→ **DOCUMENT PASSAGE**:
** start **

From: Nathan Sidwell <nathan@acm.org>
To: Jakub Jelinek <jakub@redhat.com>, GCC Patches <gcc-patches@gcc.gnu.org>
Cc: Cesar Philippidis <cesar_philippidis@mentor.com>
Subject: Re: [3/3] OpenACC reductions
Date: Mon, 02 Nov 2015 16:38:00 -0000 [thread overview]
Message-ID: <56379197.8020309@acm.org> (raw)
In-Reply-To: <56378AE9.2020905@acm.org>
[-- Attachment #1: Type: text/plain, Size: 663 bytes --]
This patch are the initial set of tests. The libgomp tests use an idiom of
summing thread identifiers and then checking the expected set of threads
participated. They are all derived from the loop tests I recently added for the
execution model itself.
The fortran test was duplicated in both the gfortran testsuite and the libgomp
testsuite. I deleted it from the former. It was slightly bogus as it asked
for a vector-length of 40, and appeared to be working by accident by not
actually partitioning the loop. I fixed that up and reworked it to avoid
needing a reduction on a reference variable. Reference handling will be a later
patch.
nathan
[-- Attachment #2: 03-trunk-reductions-tests-1102.patch --]
[-- Type: text/x-patch, Size: 11411 bytes --]
2015-11-02 Nathan Sidwell <nathan@codesourcery.com>
libgomp/
* libgomp.oacc-c-c++-common/loop-red-g-1.c: New.
* libgomp.oacc-c-c++-common/loop-red-gwv-1.c: New.
* libgomp.oacc-c-c++-common/loop-red-v-1.c: New.
* libgomp.oacc-c-c++-common/loop-red-v-2.c: New.
* libgomp.oacc-c-c++-common/loop-red-w-1.c: New.
* libgomp.oacc-c-c++-common/loop-red-w-2.c: New.
* libgomp.oacc-c-c++-common/loop-red-wv-1.c: New.
* libgomp.oacc-fortran/reduction-5.f90: Avoid reference var.
gcc/testsuite/
* gfortran.dg/goacc/reduction-2.f95: Delete.
Index: libgomp/testsuite/libgomp.oacc-c-c++-common/loop-red-g-1.c
===================================================================
--- libgomp/testsuite/libgomp.oacc-c-c++-common/loop-red-g-1.c (revision 0)
+++ libgomp/testsuite/libgomp.oacc-c-c++-common/loop-red-g-1.c (working copy)

** end **

→ **SHORT EXERCISE A**:
Output the listing below line for line, exactly as it appears.

→ **RECORDED INFORMATION**:
** start **

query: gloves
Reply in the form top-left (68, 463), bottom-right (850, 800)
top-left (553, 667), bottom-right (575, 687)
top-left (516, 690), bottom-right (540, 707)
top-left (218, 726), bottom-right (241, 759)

** end **

→ **SHORT EXERCISE B**:
Pick up the OpenACC reductions patch email from the point where it stops.

→ **TASK RESPONSE A**:
query: gloves
Reply in the form top-left (68, 463), bottom-right (850, 800)
top-left (553, 667), bottom-right (575, 687)
top-left (516, 690), bottom-right (540, 707)
top-left (218, 726), bottom-right (241, 759)

→ **TASK RESPONSE B**:
@@ -0,0 +1,54 @@
+/* { dg-do run } */
+/* { dg-additional-options "-O2" */
+
+#include <stdio.h>
+
+#define N (32*32*32+17)
+int main ()
+{
+ int ix;
+ int ondev = 0;
+ int t = 0, h = 0;
+
+#pragma acc parallel num_gangs(32) vector_length(32) copy(t) copy(ondev)
+ {
+#pragma acc loop gang reduction (+:t)
+ for (unsigned ix = 0; ix < N; ix++)
+ {
+ int val = ix;
+
+ if (__builtin_acc_on_device (5))
+ {
+ int g = 0, w = 0, v = 0;
+
+ __asm__ volatile ("mov.u32 %0,%%ctaid.x;" : "=r" (g));
+ __asm__ volatile ("mov.u32 %0,%%tid.y;" : "=r" (w));
+ __asm__ volatile ("mov.u32 %0,%%tid.x;" : "=r" (v));
+ val = (g << 16) | (w << 8) | v;
+ ondev = 1;
+ }
+ t += val;
+ }
+ }
+
+ for (ix = 0; ix < N; ix++)
+ {
+ int val = ix;
+ if(ondev)
+ {
+ int g = ix / ((N + 31) / 32);
+ int w = 0;
+ int v = 0;
+
+ val = (g << 16) | (w << 8) | v;
+ }
+ h += val;
+ }
+ if (t != h)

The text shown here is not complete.